Chancellor Gordon Brown this week reaffirmed public spending plans due to deliver 7.2% growth in NHS spending over the next five years, including unprecedented investment in healthcare IT.

Delivering the 2003 Budget, he told the Commons, “We have not been, and will not be, diverted from increasing investment on our health and public services at a faster rate than in any post war period.”

The Chancellor said that difficult decisions made earlier had resulted in low debt which enabled him to allocate £3bn to fund the war in Iraq, make provision for humanitarian aid and pay for enhanced security in the UK.

The overwhelming verdict from analysts and commentators was, however, that the Chancellor was taking a bit of a gamble. The Institute for Fiscal Studies (IFS) struck a typically sceptical note. It said, “Weak economic growth and the costs of war dealt an unexpected blow to the government’s finances, but hope in the Treasury clearly springs eternal.

"The Chancellor dismissed the arguments of those like the IFS, who believe that his revenue forecasts over the medium term are probably too optimistic even if the economy performs as he hopes.

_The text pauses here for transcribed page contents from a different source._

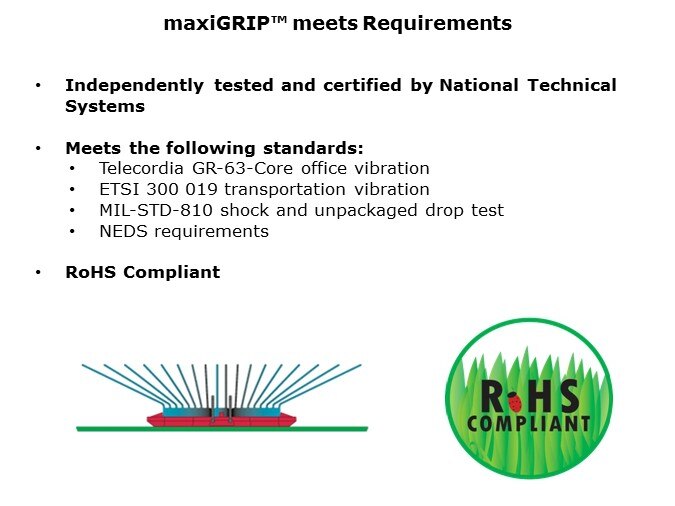 maxiGRIP™ meets Requirements

• Independently tested and certified by National Technical Systems

• Meets the following standards:
  • Telecordia GR-63-Core office vibration
  • ETSI 300 019 transportation vibration
  • MIL-STD-810 shock and unpackaged drop test
  • NEDS requirements

• RoHS Compliant

RoHS
COMPLIANT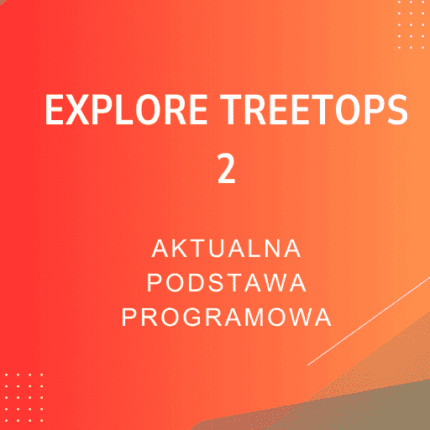 EXPLORE TREETOPS
2

AKTUALNA
PODSTAWA
PROGRAMOWA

He may be right, but if not the resulting hole in the public finances could become much harder to ignore by the time the government has to call the next election.”

Commenting on the Chancellor’s bullish view of future economic growth, Ed Crooks of the Financial Times wrote, “Mr Brown may turn out to be right: forecasting is an art not a science, and the margins of error are wide.
If he is wrong, then he will face the embarrassment of inaccurate prediction without even the excuse that everyone else was equally misguided, and he may be forced to raise taxes to keep borrowing under control with a general election looming.”

Meanwhile, in the small print of the full Budget Report the Treasury announced that Derek Wanless, author of a report on healthcare funding published last year, has been commissioned to provide a progress report in its implementation early next year.

The Wanless Report laid great emphasis on the need to increase spending on healthcare IT over the next five years in order to lift the UK’s health services up to modern European standards. The report’s “fully engaged” scenario adopted by the government envisaged heavy spending in the early part of the next five years.

The Budget Report announcement said, “Derek Wanless, against a background of progress made, and given the public expenditure implications after 2008, will provide an update of the long term challenges in implementing the ‘fully engaged’ scenario set out in his report on long-term health trends – with a particular focus on cross-departmental work on preventative health and health inequalities.”